Monday, January 30, 2017

EMS bicycle units on the rise, even in rural areas

Paramedic Ryan Winchell is part of a bike unit
in rural Cody, Wyo. (Associated Press photo)
Emergency medical bicycle units are beginning to crop up in the U.S., Jenni Bergal reports for Stateline. The units, which can "deliver quick emergency care by darting in and out of heavy traffic, maneuvering through large crowds or cutting across park land more nimbly than a crew in an ambulance," are largely in metropolitan areas, but have been increasingly forming in rural places, such as Cody, Wyo., 50 miles from Yellowstone National Park.

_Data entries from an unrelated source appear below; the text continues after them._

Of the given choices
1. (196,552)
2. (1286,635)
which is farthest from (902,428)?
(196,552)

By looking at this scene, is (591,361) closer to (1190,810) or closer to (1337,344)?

Ryan Winchell, a paramedic at West Park Hospital’s EMS department in Cody, said it costs less than $3,000 to set up the department with three bikes, uniforms and saddlebags, compared to as much as $280,000 for buying and equipping an ambulance, Bergal writes. The 16-member bike unit "frequently is called into action at parades and Fourth of July festivities as well as 5K and 10K trail runs."

Winchell "said he and his colleagues have a different mindset cycling to the scene than they do when they’re riding in an ambulance," Bergal writes. He told her, “You don’t have your same comfort zone of having a few minutes to think about where you’re going and what you’re going to do. It’s definitely a different kind of game.”